President Donald Trump’s recent memorandum ordering the Treasury Department to examine the process for winding down failing banks — embedded in a landmark 2010 law — is reigniting questions on what could replace it.
GOP critics of Dodd-Frank’s Title II provision, known as orderly liquidation authority, say it leaves the door open to taxpayer bailouts of big banks — the very thing the law aims to guard against. The OLA provision is meant to be a last-resort government backstop, allow a more stable wind-down process for failing banks. But Republicans say legitimizes the concept of “too big to fail” institutions and motivates them to take on more risks.
If Trump’s executive memo and its subsequent report lead to dismantling the wind-down process, enacted in the wake of the 2008 financial crisis, GOP lawmakers are armed with their own replacement plans.
House Financial Services Committee Chairman Jeb Hensarling wants to take taxpayer dollars out of the equation entirely and put failing banks under the purview of the bankruptcy code. The Texas Republican on Friday praised the president’s executive memo, saying it aligns with his Dodd-Frank replacement legislation, the Financial CHOICE Act.
“I am especially pleased that the president’s actions reflect the principles of the Financial CHOICE Act, our plan to end bailouts, make Wall Street and Washington accountable, and build a healthier economy for all,” Hensarling said in a statement. His bill, set to premiere in revised form Wednesday, would replace the process “with a new chapter of the bankruptcy code designed to handle the failure of a large, complex financial institution without picking the taxpayer’s pocket.”
The administration has been working closely with Hensarling on general financial regulation priorities, Treasury Secretary Steven Mnuchin told reporters Friday at a White House briefing. Senators have made administration officials aware of their criticisms of the orderly liquidation authority provision, according to a GOP aide.
Sen. Pat Toomey (R-Pa.), chairman of the Senate Banking Committee’s financial institutions and consumer protection subcommittee, also praised Trump’s move and tied it to his own efforts to replace orderly liquidation authority. His bill, co-sponsored by Senate Majority Whip John Cornyn (R-Texas), “establishes a new ‘Chapter 14’ of the bankruptcy code so troubled banks are dealt with fairly through the justice system rather than getting special political treatment via a taxpayer bailout,” Toomey said in a statement Friday.

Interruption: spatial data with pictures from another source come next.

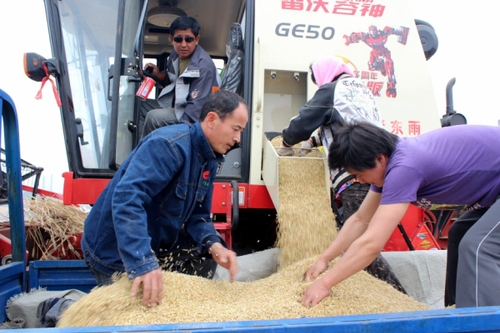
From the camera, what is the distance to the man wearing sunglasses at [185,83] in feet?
11.6

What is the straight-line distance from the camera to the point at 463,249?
6.17ft

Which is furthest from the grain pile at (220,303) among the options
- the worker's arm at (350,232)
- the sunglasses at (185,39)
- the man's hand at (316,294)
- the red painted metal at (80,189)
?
the sunglasses at (185,39)

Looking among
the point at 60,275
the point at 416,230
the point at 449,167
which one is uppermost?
the point at 449,167

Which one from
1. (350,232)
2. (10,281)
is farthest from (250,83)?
(10,281)

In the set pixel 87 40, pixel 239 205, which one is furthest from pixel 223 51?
pixel 239 205

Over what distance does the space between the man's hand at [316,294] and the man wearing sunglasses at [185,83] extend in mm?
1961

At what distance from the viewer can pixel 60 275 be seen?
2.96 metres

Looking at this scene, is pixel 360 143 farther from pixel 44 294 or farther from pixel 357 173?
pixel 44 294

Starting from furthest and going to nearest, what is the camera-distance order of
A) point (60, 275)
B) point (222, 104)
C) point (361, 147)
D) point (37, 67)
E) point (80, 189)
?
1. point (80, 189)
2. point (37, 67)
3. point (60, 275)
4. point (222, 104)
5. point (361, 147)

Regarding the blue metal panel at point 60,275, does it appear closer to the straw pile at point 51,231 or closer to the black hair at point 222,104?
the straw pile at point 51,231

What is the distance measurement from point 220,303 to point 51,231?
2.16 m

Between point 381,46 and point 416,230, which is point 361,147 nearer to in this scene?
point 416,230

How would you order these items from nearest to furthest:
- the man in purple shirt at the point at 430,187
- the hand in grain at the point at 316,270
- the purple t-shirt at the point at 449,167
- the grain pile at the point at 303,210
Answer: the man in purple shirt at the point at 430,187 → the purple t-shirt at the point at 449,167 → the hand in grain at the point at 316,270 → the grain pile at the point at 303,210

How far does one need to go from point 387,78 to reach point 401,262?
5.90ft
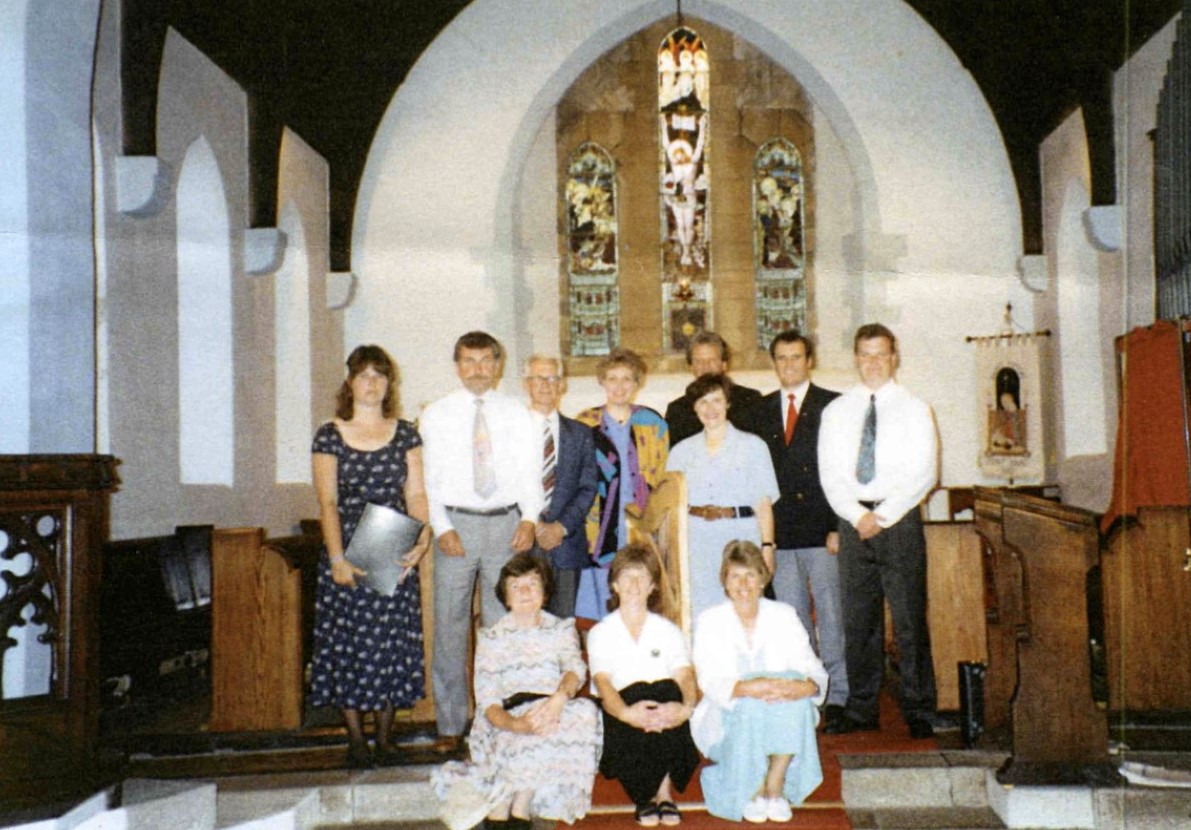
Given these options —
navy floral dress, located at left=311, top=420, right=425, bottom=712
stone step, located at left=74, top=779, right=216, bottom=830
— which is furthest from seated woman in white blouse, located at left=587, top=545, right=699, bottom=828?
stone step, located at left=74, top=779, right=216, bottom=830

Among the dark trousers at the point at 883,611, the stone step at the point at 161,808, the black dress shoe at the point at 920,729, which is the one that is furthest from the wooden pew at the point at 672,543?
the stone step at the point at 161,808

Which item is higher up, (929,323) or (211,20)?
(211,20)

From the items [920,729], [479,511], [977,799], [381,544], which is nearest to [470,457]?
[479,511]

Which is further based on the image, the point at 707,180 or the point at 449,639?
the point at 707,180

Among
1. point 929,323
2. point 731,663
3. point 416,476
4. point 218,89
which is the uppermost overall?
point 218,89

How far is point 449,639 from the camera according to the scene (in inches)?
153

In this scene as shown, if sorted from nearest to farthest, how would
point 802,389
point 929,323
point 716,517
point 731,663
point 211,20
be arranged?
point 731,663 < point 716,517 < point 802,389 < point 211,20 < point 929,323

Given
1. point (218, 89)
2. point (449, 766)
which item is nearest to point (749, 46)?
point (218, 89)

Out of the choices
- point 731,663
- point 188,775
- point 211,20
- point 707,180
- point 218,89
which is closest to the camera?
point 731,663

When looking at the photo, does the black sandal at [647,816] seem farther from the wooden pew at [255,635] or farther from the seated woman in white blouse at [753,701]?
the wooden pew at [255,635]

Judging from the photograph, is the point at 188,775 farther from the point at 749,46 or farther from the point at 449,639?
the point at 749,46

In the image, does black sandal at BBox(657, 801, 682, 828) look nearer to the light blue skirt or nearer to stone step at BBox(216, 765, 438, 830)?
the light blue skirt

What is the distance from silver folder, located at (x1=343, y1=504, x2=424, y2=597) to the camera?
12.3 feet

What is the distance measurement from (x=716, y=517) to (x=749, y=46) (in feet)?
22.2
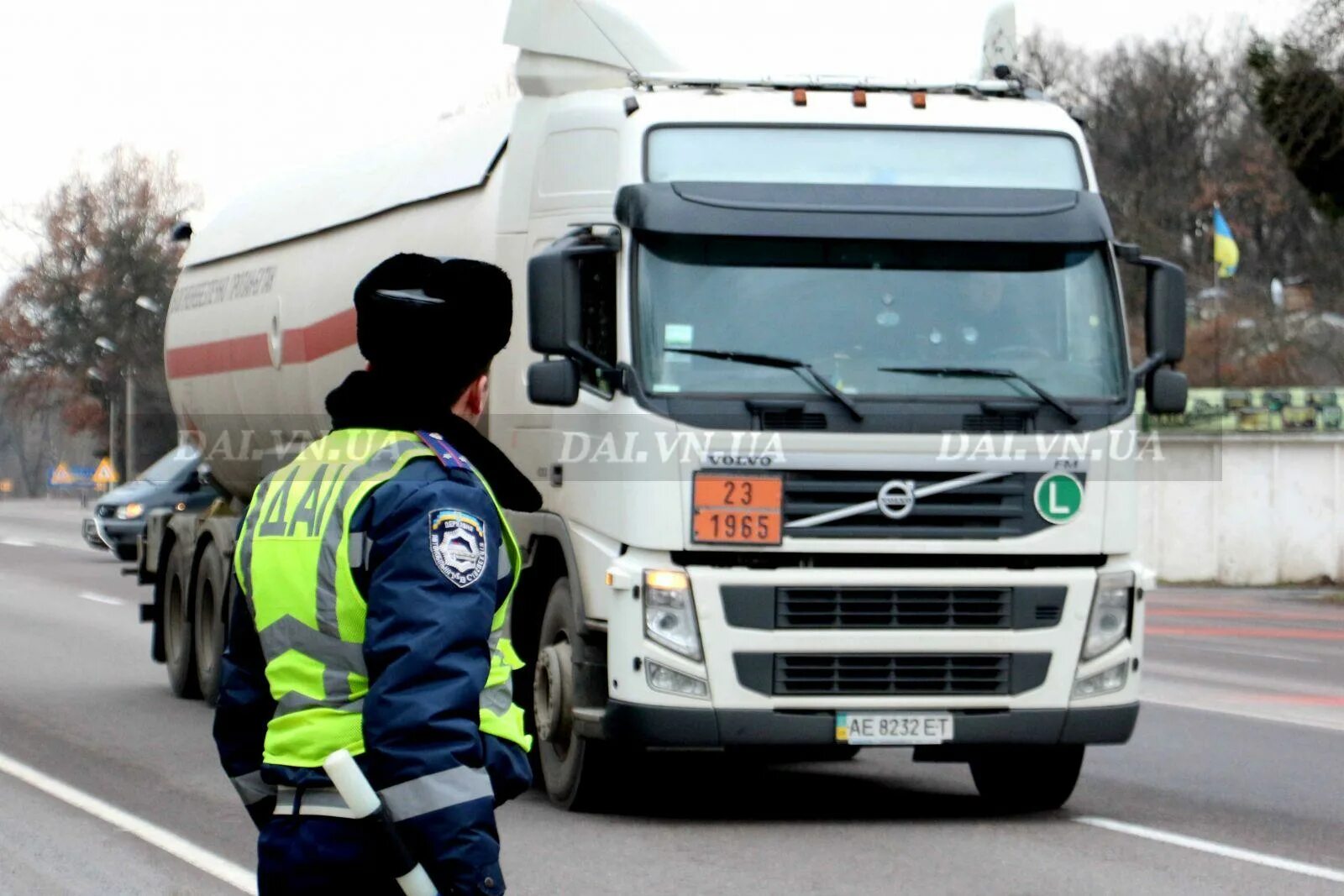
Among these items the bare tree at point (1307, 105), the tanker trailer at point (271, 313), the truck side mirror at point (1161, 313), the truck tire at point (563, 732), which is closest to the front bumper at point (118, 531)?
the tanker trailer at point (271, 313)

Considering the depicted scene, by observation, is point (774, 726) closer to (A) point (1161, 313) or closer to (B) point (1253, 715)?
(A) point (1161, 313)

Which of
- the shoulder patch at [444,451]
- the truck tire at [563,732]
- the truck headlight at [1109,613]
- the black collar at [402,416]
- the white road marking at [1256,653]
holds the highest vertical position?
the black collar at [402,416]

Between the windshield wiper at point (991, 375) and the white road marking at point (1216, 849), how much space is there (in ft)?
5.82

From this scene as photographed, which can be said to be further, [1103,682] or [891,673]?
[1103,682]

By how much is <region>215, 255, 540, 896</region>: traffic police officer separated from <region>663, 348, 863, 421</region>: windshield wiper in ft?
18.8

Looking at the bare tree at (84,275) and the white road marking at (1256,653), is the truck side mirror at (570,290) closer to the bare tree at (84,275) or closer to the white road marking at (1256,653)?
the white road marking at (1256,653)

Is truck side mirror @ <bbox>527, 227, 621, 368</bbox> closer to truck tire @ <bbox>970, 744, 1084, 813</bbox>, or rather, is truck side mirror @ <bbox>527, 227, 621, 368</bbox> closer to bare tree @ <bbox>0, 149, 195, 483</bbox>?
truck tire @ <bbox>970, 744, 1084, 813</bbox>

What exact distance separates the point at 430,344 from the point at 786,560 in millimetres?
6065

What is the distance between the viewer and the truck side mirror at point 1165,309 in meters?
9.94

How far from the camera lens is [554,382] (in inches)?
383

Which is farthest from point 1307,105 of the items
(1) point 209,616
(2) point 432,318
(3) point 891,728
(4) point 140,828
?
→ (2) point 432,318

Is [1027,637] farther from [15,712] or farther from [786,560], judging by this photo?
[15,712]

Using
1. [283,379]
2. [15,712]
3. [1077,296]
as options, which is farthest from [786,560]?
[15,712]

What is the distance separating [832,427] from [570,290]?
4.09ft
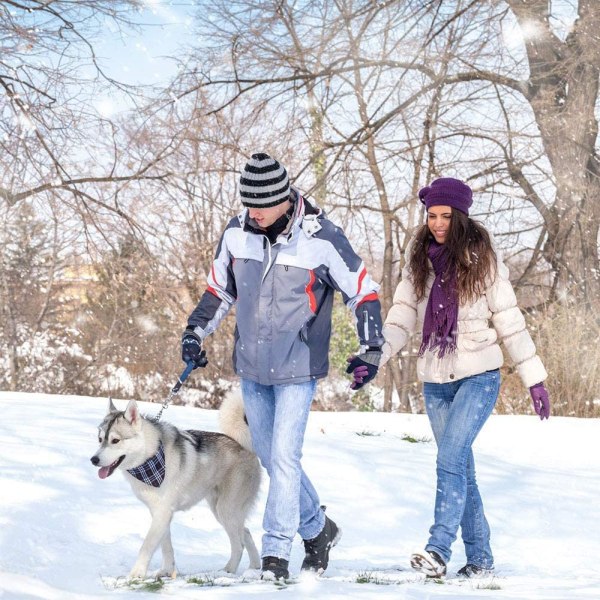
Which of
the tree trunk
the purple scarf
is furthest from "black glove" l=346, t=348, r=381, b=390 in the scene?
the tree trunk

Bankruptcy would give creditors and markets more certainty, GOP critics of the Dodd-Frank process argue. Defenders of the current law contend chaos would reign without a government backstop to help wind down failing banks. However, they also support a provision of the law requiring banks to submit “living wills” detailing their plans under the bankruptcy code in the event of failure. GOP critics say support for the “living will” provision shows that failing banks could be addressed by the bankruptcy code.
Not everybody’s convinced that’s the right approach.
“If the government doesn’t have the powers it needs to liquidate and wind down a failing mega-bank, we will just see banks holding up the taxpayer again during the next crisis,” Marcus Stanley, policy director at Americans for Financial Reform, said in a statement Friday.
Federal Deposit Insurance Corp. Vice Chairman Thomas Hoenig last week also expressed some hesitation over the idea.
“I would be very supportive of getting rid of Title II if I had confidence that you could go through a bankruptcy, but I am not confident,” Hoenig said last week at a New York economic conference, before Trump released his memo.
Ian Katz, a financial policy analyst and director at Capital Alpha Partners in Washington, D.C., said the Trump administration, in issuing the executive order, took measure of the trudging, gradual legislative process likely ahead.
“It’s going to take a long time to get things through Congress, and they may not get what they want from Congress,” Katz said. “It shows that they’re interested, and it shows that they’re taking some initiative.”
Update: This story has been updated to clarify supporting arguments for eliminating the Title II Dodd-Frank provision.